§ Text block
◆ ◆ ◆ ◆ ◆ ◆ ◆

His last three starts have Nelson averaging 94 MPH on the 4-seamer
Coming into the season, I had Ryne Nelson as the top pitching prospect and #5 overall with a solid shot of developing into a middle of the rotation arm. Nelson was coming off a season in which he produced a 3.51 ERA, which is downright elite in the crazy run scoring environments he had to pitch in with Amarillo, backed up with outstanding peripherals. Nelson punched out nearly a third of the batters he faced with Amarillo with a solid walk rate of just above 8%. While his corresponding FIP was 4.06, the high home run total can be explained away by the homer-happy environment in Amarillo with an elevation of 3600 feet, relatively dry climate, and winds that can turn the park into a band box.
The scouting report on Nelson from Fangraphs listed Nelson’s velocity as 93-96 MPH with a top velo of 98, earning a 60 present grade and a 70 future grade. Nelson fits the organizations mold of a pitcher with a vertically oriented movement profile on the 4-seamer coming out of a vertical arm slot, as they took him in the 2nd round of the 2019 Draft. Nelson was able to make the transition from reliever to starter as he delivered 116 innings in 22 starts between High A and AA last season, with no worse for the wear.
Heading into 2022, Nelson made a start for the Diamondbacks in a Spring Training game. I went to check his Statcast breakdown and saw a troubling trend. The velocity and the spin were both way down from expectations, with Nelson seeing a lot more low 90s and a spin rate that averaged just under 2000 RPM. For a pitcher as fastball-dominant as Nelson was in 2021, that right there was a red flag and cause for concern. Was this velocity drop a hidden injury or was it just simply a dead arm phase considering that Nelson had no reps in 2020 and had to ramp up in 2021?
So far in 2022, Nelson has made 12 starts with Reno with no hint of a single injury. Perhaps having the pandemic shortened season in 2020 then the ramp up in 2021 was the cause for the velocity drop. I’ve taken an average of Nelson’s average velocity and spin to see if there was any relation to his performances on the season.
When looking at this table, the main takeaway is a massive jump in velocity and spin rate starting with his 10th start of the year. In his first 9 starts, Nelson averaged 92.3 MPH on his 4-seamer and the spin rate averaging 1935 RPM. Only twice has his fastball averaged more than 93 and the same number of starts his fastball has a spin rate above 2000. In his last three, Nelson has averaged over 94 MPH and the spin rate well over 2100 RPM including a max velocity of 97.4 MPH. It’s also showing up in his bottom line results as over those three starts Nelson has accumulated this statline: 17 IP, 12 H, 7 R (6 ER), 6 BB, 24 K. That’s good for a 3.18 ERA, which is consistent with the 3.17 mark he posted between High A and AA last year.
With three starts with his 2021 fastball velocity back, we’re hoping it’s the end of a dead arm phase and Nelson can finally get the results he’s looking for in AAA. A sustained run with this velocity and results will give us a better idea of how major league ready Nelson is. Depending on how the second half of the season goes, Nelson could be in the D-backs rotation by September to get an evaluation at this level.

◆ ◆ ◆ ◆ ◆ ◆ ◆

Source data
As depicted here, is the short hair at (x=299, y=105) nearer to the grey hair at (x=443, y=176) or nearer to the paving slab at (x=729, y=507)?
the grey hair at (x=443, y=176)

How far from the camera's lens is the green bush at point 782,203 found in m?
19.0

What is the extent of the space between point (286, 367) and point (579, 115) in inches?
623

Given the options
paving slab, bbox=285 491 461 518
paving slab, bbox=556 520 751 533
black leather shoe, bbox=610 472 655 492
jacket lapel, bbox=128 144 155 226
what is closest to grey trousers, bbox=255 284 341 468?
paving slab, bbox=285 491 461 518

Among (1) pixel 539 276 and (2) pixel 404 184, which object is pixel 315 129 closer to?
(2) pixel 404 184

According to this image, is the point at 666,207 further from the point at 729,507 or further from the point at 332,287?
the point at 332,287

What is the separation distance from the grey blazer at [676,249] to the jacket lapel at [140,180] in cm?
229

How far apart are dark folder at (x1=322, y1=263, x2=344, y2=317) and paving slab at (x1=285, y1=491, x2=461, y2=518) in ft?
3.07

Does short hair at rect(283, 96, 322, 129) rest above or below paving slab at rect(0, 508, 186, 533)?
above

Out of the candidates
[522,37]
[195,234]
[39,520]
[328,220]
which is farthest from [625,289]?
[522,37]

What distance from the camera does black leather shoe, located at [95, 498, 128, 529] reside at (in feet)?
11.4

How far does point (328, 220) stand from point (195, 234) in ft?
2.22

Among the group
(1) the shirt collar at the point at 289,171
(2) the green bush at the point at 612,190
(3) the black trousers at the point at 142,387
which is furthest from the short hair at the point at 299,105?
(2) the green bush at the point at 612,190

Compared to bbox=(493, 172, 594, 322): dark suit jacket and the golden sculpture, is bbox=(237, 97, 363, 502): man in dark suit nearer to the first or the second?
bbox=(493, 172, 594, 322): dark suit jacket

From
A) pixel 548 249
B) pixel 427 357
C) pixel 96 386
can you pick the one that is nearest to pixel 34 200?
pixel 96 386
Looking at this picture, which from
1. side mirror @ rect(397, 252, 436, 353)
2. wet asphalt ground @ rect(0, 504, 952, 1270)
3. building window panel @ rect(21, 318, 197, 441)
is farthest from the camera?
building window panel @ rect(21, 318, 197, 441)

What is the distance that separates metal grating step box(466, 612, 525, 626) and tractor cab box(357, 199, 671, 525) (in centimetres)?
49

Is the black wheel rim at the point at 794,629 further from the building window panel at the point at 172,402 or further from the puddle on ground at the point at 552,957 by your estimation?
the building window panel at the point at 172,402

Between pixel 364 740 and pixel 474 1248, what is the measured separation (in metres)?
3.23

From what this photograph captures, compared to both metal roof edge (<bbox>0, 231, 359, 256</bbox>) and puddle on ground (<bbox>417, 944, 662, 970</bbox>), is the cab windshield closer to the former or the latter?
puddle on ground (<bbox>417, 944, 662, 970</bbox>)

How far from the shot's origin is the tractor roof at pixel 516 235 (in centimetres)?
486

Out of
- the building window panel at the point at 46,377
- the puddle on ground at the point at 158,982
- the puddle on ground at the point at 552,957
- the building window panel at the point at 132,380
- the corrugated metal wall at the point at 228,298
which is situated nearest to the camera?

◆ ◆ ◆ ◆ ◆ ◆ ◆

§ Assignment 1
Answer these questions from the piece on Ryne Nelson, one line each:
(a) In which round of the 2019 Draft was Nelson taken?
(b) What elevation does the piece give for Amarillo?
(c) How many starts has Nelson made with Reno so far in 2022?
§ Assignment 2
Decide whether each statement agrees with the piece on Ryne Nelson. Answer yes or no and quote the words that settle it.
(a) Over his first 9 starts, Nelson's 4-seamer averaged 92.3 MPH.
(b) Fangraphs gave Nelson's velocity a 70 present grade.
(c) Nelson struck out 24 batters over his last three starts.
§ Assignment 3
Return the stretch of the piece on Ryne Nelson from "The scouting report" through "for the wear.", copied word for word.

§ Expected answer 1
(a) The 2nd round.
(b) 3600 feet.
(c) 12 starts.

§ Expected answer 2
(a) Yes: "In his first 9 starts, Nelson averaged 92.3 MPH on his 4-seamer"
(b) No: "earning a 60 present grade and a 70 future grade"
(c) Yes: "17 IP, 12 H, 7 R (6 ER), 6 BB, 24 K"

§ Expected answer 3
The scouting report on Nelson from Fangraphs listed Nelson’s velocity as 93-96 MPH with a top velo of 98, earning a 60 present grade and a 70 future grade. Nelson fits the organizations mold of a pitcher with a vertically oriented movement profile on the 4-seamer coming out of a vertical arm slot, as they took him in the 2nd round of the 2019 Draft. Nelson was able to make the transition from reliever to starter as he delivered 116 innings in 22 starts between High A and AA last season, with no worse for the wear.